[Items listed in a dataset]

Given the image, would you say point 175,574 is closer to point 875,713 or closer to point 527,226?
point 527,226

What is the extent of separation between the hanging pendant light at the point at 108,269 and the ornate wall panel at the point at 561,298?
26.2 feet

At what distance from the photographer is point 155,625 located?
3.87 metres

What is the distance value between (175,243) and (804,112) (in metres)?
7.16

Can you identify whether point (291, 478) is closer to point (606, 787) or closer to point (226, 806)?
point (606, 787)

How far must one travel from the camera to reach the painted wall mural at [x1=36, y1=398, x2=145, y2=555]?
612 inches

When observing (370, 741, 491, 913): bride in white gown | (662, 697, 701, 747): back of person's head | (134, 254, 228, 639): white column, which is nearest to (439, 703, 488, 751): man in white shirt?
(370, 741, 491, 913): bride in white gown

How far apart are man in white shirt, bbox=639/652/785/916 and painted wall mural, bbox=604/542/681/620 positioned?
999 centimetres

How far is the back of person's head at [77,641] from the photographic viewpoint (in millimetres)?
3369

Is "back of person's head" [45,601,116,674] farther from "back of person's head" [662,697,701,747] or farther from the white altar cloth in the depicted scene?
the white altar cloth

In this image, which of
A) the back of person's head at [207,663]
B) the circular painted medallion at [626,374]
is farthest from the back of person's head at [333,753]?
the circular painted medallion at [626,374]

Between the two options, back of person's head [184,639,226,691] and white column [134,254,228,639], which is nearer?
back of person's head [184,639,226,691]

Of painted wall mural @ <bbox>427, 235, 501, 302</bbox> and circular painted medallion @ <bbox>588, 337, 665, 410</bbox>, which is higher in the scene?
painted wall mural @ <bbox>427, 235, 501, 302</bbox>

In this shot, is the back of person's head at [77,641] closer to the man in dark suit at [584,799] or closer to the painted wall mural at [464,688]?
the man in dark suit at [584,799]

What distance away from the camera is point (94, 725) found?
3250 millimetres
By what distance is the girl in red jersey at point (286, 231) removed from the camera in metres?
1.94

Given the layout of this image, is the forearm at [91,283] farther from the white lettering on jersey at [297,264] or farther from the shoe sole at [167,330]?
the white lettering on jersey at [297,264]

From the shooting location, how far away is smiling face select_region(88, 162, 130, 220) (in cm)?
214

== What you have to do ==
Extract all lines as given.

== Solution ==
Given the image, would you say point 175,574 is closer to point 875,713 or closer to point 527,226?
point 527,226

What is the extent of separation between the hanging pendant light at the point at 108,269 and the ornate wall panel at the point at 561,298?
26.2 feet

At what distance from the photographer is point 155,625 located?
3.87 metres

What is the distance value between (175,243) and (804,112) (in metres)?
7.16

Can you identify whether point (291, 478) is closer to point (606, 787) or closer to point (226, 806)?
point (606, 787)

How far must one travel from the camera to reach the painted wall mural at [x1=36, y1=398, x2=145, y2=555]?
612 inches

When observing (370, 741, 491, 913): bride in white gown | (662, 697, 701, 747): back of person's head | (134, 254, 228, 639): white column, which is nearest to (439, 703, 488, 751): man in white shirt?
(370, 741, 491, 913): bride in white gown

How far apart are man in white shirt, bbox=639/652/785/916 and painted wall mural, bbox=604/542/681/620 positioned?
999 centimetres

How far is the back of person's head at [77,641] from the photographic viewpoint (in millimetres)?
3369

Is "back of person's head" [45,601,116,674] farther from "back of person's head" [662,697,701,747] or farther from the white altar cloth in the depicted scene?
the white altar cloth

In this image, which of
A) the back of person's head at [207,663]
B) the circular painted medallion at [626,374]
is farthest from the back of person's head at [333,753]?
the circular painted medallion at [626,374]

Between the two options, back of person's head [184,639,226,691] and white column [134,254,228,639], which is nearer?
back of person's head [184,639,226,691]

Of painted wall mural @ <bbox>427, 235, 501, 302</bbox> and circular painted medallion @ <bbox>588, 337, 665, 410</bbox>, which is higher in the scene?
painted wall mural @ <bbox>427, 235, 501, 302</bbox>

In this shot, is the back of person's head at [77,641] closer to the man in dark suit at [584,799] or closer to the painted wall mural at [464,688]?
the man in dark suit at [584,799]

What distance away from the camera is point (94, 725) found?
3250 millimetres
By what distance is the girl in red jersey at point (286, 231) removed from the camera in metres?
1.94

Given the layout of this image, is the forearm at [91,283] farther from the white lettering on jersey at [297,264] or farther from the shoe sole at [167,330]?
the white lettering on jersey at [297,264]

From the shooting location, how far away is smiling face select_region(88, 162, 130, 220) (in cm)?
214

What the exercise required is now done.